Here is an ad for the Roosevelt in the Oakland Tribune, July 1938:
http://tinyurl.com/c8qko7

nonsportsnut
nonsportsnut on March 22, 2011 at 9:58 pm

I’m doing research for the Three Stooges Fan Club, on black supporting player Dudley Dickerson. He MAY have been married to Marie Dickerson, who is listed in several Oakland Times articles as a performer at the Premiere in 1933.

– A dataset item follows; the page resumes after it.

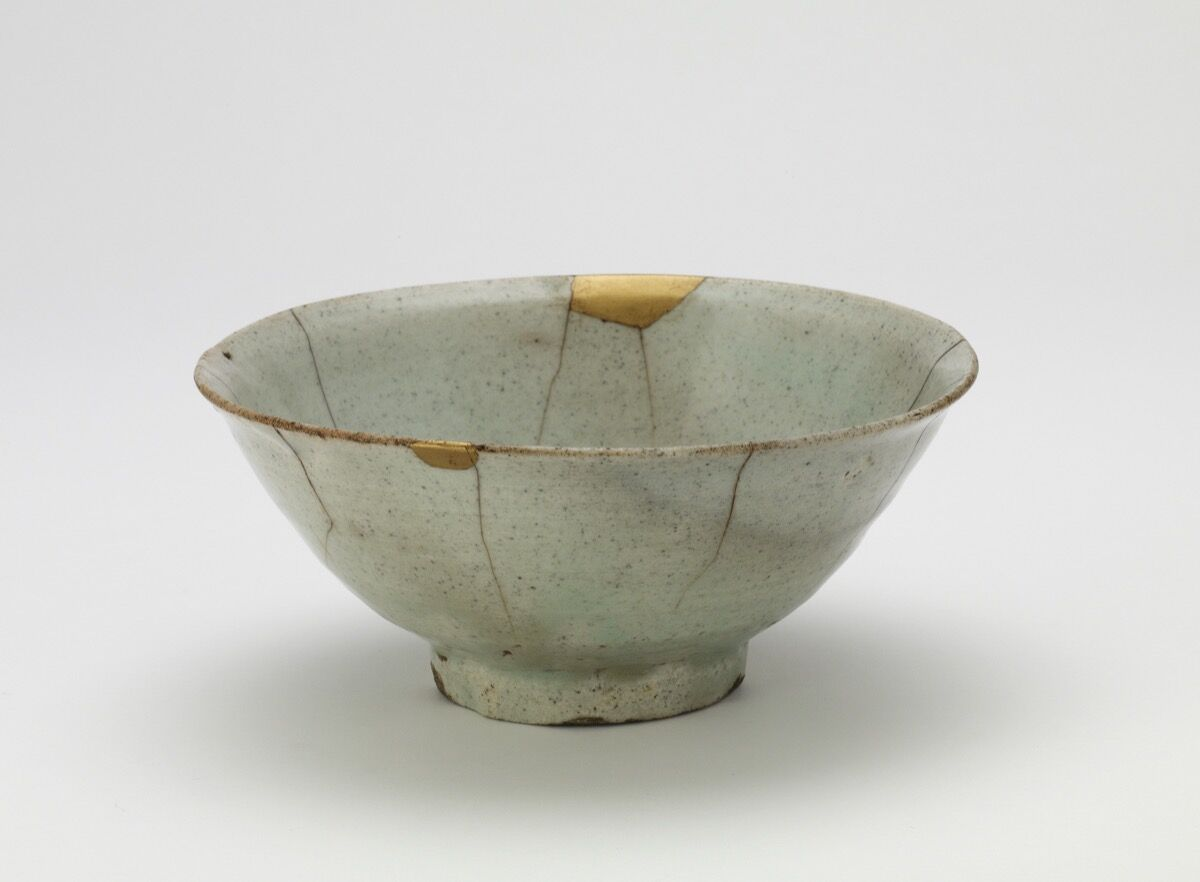 Bowl, Korea, Joseon period, beginning of 17th century. Courtesy of Freer Sackler, Smithsonian.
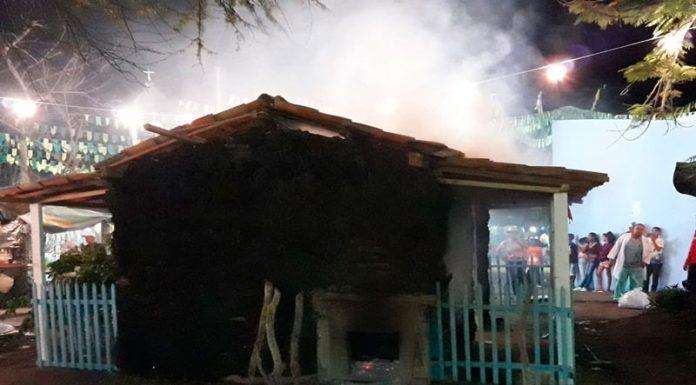 Resultado de imagem para Arraiá do Camisão tem casa de farinha incendiada em ato de vandalismo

Does anyone have any information on her? Thanks. Please email me at:
Frank Reighter

Joe Vogel
Joe Vogel on November 9, 2012 at 2:22 am

Various issues of Building and Industrial News in 1911 indicate that the firm of O'Brien and Werner had already drawn the plans for this building before Alexander Pantages entered the project as lessee of the theater portion. At that time, B. Marcus Priteca was brought in to modify the theater design for Pantages. Had Priteca designed the building from the ground up, I’m sure the exterior would have been far more ornate than Matthew O'Brien and Carl Werner’s restrained commercial block.

Joe Vogel
Joe Vogel on November 9, 2012 at 2:37 am

O'Brien and Werner were experienced theater architects, by the way, having already designed several San Francisco houses including the first Mission Theatre, the Princess Theatre (later the Ellis), the first post-fire Orpheum (later the Garrick), the Valencia Theatre, and the 16th Street Theatre (later the Victoria.)

CSWalczak
CSWalczak on November 9, 2012 at 2:44 am

This Google Books preview includes pages detailing the history of this theater with pictures: scroll down to view pp. 25-27.

DavidZornig
DavidZornig on February 20, 2017 at 8:51 pm

1918 photo added courtesy of Philip Duhe.

rivest266
rivest266 on August 3, 2018 at 5:24 pm

This opened on January 23rd, 1926 as Hippodrome. Grand opening ad in the photo section.

rivest266
rivest266 on August 4, 2018 at 11:59 am

and reopened as Roosevelt on February 20th, 1935. Another ad posted.